By that I mean that in New Zealand we like our comedians to be more self-deprecating. We like jokes about them. We don’t want to hear them being mean about us. And yet Arj manages to do the latter by pretending to do the former. All throughout his show are little pieces, throwaway lines that are designed to make him sound like an asshole, and the audience loved him for it.

The show is complicated. It doesn’t start that way, he comes out on stage in his usual chilled out style and his patter is standard opening fare for a comedy show. But from there he starts into some longer-form joke telling which have large parts without laughter but the pay-off is nearly always worth it.

He also likes to deconstruct his gags for the audience. Which adds another layer of humour, it’s a brilliant tool to milk a second laugh from one idea – if done well. It seems to be the trend at the moment to deconstruct comedy by comics on stage but not all have the deft touch to manage it. Arj does, in spades.

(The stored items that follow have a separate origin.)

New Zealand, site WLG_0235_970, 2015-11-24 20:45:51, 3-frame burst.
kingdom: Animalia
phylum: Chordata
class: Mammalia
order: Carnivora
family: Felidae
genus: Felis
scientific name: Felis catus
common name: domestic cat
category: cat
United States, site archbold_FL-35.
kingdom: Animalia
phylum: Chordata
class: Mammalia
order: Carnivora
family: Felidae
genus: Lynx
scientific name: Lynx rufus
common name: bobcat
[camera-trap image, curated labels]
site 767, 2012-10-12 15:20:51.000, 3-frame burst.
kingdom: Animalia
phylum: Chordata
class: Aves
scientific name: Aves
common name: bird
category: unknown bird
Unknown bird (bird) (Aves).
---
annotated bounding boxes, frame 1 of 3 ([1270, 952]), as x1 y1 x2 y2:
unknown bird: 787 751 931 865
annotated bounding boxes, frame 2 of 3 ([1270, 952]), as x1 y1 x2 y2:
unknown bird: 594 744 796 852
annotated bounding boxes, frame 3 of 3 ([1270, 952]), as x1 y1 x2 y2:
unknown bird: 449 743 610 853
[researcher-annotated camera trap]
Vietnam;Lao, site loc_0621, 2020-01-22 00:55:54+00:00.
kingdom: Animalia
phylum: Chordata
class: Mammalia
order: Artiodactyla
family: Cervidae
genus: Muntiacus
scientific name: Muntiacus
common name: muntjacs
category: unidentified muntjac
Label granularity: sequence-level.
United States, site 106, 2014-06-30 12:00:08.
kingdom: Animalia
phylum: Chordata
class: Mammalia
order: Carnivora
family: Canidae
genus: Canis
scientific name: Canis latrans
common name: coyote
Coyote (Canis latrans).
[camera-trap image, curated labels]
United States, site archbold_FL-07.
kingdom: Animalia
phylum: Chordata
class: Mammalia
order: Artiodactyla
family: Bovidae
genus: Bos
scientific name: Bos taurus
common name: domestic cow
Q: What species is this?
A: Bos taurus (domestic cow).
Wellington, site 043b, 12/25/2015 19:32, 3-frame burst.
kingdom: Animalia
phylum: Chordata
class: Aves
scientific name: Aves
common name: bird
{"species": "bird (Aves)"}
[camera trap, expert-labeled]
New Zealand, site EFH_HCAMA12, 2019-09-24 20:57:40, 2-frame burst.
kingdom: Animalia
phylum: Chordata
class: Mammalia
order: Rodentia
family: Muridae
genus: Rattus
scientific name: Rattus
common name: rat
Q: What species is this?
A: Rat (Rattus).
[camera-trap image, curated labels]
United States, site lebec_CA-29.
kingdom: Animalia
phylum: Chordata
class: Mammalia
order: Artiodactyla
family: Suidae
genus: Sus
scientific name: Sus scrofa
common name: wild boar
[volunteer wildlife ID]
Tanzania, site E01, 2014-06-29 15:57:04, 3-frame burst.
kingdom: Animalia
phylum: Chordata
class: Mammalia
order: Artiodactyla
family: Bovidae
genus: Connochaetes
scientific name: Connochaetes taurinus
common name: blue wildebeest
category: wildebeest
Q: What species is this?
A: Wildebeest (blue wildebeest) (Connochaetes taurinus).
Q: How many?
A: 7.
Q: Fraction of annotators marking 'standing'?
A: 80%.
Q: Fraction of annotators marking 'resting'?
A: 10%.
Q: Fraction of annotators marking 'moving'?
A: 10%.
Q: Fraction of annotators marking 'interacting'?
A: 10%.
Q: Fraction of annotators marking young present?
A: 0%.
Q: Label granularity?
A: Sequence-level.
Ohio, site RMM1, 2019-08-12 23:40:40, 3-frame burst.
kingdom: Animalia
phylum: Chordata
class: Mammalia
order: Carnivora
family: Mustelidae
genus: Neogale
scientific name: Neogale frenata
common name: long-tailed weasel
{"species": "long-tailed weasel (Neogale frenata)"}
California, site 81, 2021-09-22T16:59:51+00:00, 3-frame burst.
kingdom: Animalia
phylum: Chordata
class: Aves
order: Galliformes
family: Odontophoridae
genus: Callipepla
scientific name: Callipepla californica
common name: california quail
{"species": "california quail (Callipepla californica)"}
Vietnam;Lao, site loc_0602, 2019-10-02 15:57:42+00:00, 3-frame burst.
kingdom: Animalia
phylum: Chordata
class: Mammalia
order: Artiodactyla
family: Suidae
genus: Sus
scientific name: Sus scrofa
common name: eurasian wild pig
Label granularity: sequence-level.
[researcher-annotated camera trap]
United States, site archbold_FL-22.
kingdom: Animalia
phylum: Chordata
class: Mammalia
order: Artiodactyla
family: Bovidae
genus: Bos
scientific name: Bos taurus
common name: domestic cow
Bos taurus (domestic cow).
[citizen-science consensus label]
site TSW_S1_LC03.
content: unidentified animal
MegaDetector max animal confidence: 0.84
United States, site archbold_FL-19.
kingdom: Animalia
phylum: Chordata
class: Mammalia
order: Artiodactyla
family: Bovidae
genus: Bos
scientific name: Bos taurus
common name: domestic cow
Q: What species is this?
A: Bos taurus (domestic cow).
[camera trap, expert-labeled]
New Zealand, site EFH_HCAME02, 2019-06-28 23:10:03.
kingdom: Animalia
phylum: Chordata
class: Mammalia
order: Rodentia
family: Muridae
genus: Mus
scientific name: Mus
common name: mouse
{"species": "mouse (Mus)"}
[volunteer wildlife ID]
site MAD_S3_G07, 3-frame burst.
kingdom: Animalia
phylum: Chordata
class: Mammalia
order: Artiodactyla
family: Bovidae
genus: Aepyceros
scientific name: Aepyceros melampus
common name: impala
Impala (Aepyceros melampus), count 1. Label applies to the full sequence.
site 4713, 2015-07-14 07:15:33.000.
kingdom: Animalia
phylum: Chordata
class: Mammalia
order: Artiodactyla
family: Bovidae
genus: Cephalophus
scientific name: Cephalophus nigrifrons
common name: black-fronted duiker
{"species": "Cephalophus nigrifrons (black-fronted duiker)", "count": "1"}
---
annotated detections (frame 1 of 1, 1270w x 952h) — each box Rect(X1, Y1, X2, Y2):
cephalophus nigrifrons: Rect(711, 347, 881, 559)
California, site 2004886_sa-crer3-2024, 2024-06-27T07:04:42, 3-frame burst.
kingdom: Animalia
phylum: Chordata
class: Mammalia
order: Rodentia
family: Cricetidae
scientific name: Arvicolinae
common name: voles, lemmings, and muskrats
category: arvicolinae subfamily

Some of the gags are dumb wordplay. But they’re only dumb in the way they look so effortless, in actual fact they are exceedingly cleverly put together.

There were parts that seemed to be satirising the false profundity that you often see in earnest comedy shows that try to articulate a point and he skewers them as wonderfully as he skewers our mundane lives.

The only criticism I could make is that he perhaps doesn’t completely win the trust of the audience for the whole hour. The third quarter of the show does hit a bit of a lull but he brings it back for a great ending.

It’s a shame he only did one night in Wellington but I’m sure he’ll be back.